What if innocents are involved? Does the government never make mistakes?
What if this power is abused now or in the future? The infrastructure and
culture of torture is in place: can it be adapted to the political?
Do we trust our governments with such
power?
Extraordinary Rendition
I'll
just leave here a word-for-word from the Wikipedia entry:
"Extraordinary
rendition and irregular
rendition are terms used to describe the apprehension and extrajudicial transfer of a person from
one state to another, and the term "torture by proxy" is used
by some critics to describe situations in which the U.S. has purportedly
transferred suspected terrorists to countries known to employ harsh
interrogation techniques that may rise to the level of torture."
2012 Defense Authorization Act
This
bill, signed into law by President Obama December 31, 2011, continues the
troublesome march away from basic freedoms Americans have taken for granted.

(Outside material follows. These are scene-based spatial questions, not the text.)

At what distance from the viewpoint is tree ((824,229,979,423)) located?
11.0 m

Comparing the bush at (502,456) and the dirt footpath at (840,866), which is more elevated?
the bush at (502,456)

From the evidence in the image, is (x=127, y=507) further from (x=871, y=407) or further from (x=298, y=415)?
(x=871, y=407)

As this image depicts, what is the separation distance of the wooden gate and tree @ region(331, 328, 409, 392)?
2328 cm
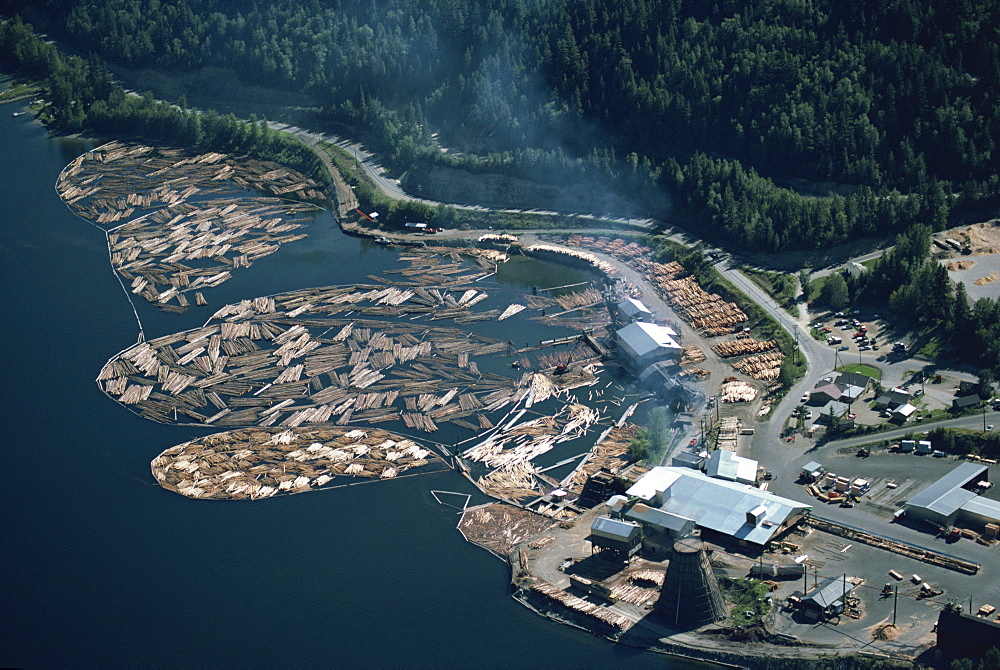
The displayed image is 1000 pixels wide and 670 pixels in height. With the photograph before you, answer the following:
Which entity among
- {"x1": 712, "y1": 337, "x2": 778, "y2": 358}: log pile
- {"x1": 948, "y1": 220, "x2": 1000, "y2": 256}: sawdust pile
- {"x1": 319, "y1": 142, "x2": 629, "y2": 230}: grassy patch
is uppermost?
{"x1": 948, "y1": 220, "x2": 1000, "y2": 256}: sawdust pile

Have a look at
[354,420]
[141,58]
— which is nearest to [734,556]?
[354,420]

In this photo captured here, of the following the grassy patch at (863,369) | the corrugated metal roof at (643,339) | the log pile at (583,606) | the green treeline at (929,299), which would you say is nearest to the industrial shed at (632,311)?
the corrugated metal roof at (643,339)

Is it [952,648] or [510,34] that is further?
[510,34]

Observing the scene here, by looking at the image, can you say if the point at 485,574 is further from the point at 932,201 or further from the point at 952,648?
the point at 932,201

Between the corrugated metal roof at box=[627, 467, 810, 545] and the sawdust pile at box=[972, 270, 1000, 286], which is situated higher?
the sawdust pile at box=[972, 270, 1000, 286]

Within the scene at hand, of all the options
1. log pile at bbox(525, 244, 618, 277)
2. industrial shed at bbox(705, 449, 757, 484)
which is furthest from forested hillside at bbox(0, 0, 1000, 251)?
industrial shed at bbox(705, 449, 757, 484)

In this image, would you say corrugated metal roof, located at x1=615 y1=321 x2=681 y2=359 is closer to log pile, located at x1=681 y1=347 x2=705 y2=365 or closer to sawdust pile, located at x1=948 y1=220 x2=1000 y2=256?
log pile, located at x1=681 y1=347 x2=705 y2=365

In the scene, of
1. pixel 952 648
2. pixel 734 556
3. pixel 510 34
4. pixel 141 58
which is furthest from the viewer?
pixel 141 58
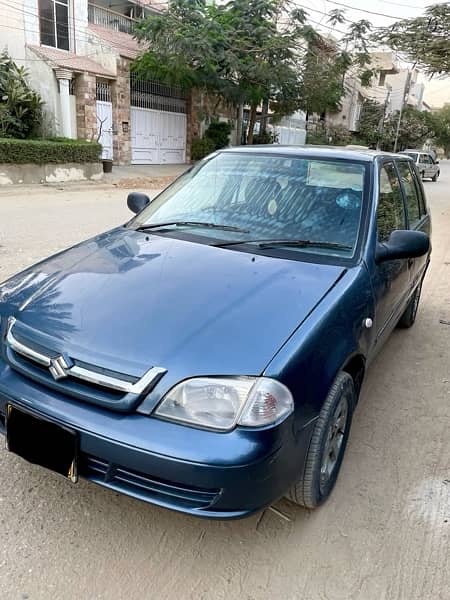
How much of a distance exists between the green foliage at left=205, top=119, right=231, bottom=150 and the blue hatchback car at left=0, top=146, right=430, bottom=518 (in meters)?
21.9

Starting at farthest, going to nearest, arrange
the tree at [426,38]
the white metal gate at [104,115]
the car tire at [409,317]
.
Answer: the white metal gate at [104,115] < the tree at [426,38] < the car tire at [409,317]

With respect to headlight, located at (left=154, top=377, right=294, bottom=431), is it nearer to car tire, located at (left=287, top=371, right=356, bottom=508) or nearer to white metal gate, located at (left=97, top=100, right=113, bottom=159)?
car tire, located at (left=287, top=371, right=356, bottom=508)


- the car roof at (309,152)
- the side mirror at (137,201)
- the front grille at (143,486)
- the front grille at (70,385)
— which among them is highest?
the car roof at (309,152)

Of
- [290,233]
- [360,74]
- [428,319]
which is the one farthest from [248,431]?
[360,74]

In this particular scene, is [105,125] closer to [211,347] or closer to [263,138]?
[263,138]

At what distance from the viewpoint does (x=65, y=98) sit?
16.8 m

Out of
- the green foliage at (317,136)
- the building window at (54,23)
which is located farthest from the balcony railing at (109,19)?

One could summarize the act as granting the federal government the right to
arrest and indefinitely detain through military powers, prisons, and courts
anyone it deemed a sufficient threat to the United States. Citizen, or non-citizen,
arrested abroad or on American soil. Without trial. By the military.
While
proponents argue that there are many restrictions and protections for
inappropriate use of this law, the point is that even laws before this that
granted far less powers to the government and military were often abused: one
has to be concerned that now legalizing snatches of citizens, their arrest and
detention without trial/due process indefinitely, all by the military outside
of normal channels of law enforcement, could potentially lead us down a very
dark path. Again, the worry is not that this power will be used to stop the
monsters that kill and destroy, but that (1) the innocent will be dragged into
the net, far more frequently than anyone will admit, and (2) the power will be
abused for political purposes by the unethical.
Defense
Authorization Act: Quotes Across the Political Spectrum
“It puts
every single American citizen at risk. We must stand up to tyranny
disguised as security.” - Senator Rand Paul, (R-KY)
"And
what we are talking about here is that Americans could be subjected to life
imprisonment without ever being charged, tried, or convicted of a crime,
without ever having an opportunity to prove their innocence to a judge or a
jury of their peers. And without the government ever having to prove their
guilt beyond a reasonable doubt. I think that denigrates the very
foundations of this country.” -Senator Al Franken, (D-Minn.)
"I
would also point out that these provisions raise serious questions as to
who we are as a society and what our Constitution seeks to protect." Senator Mark Udall, (D-Colo.)
"The
constitutional right to due process is fundamental to individual liberty, and
we must not sacrifice this right in the pursuit of perceived greater security.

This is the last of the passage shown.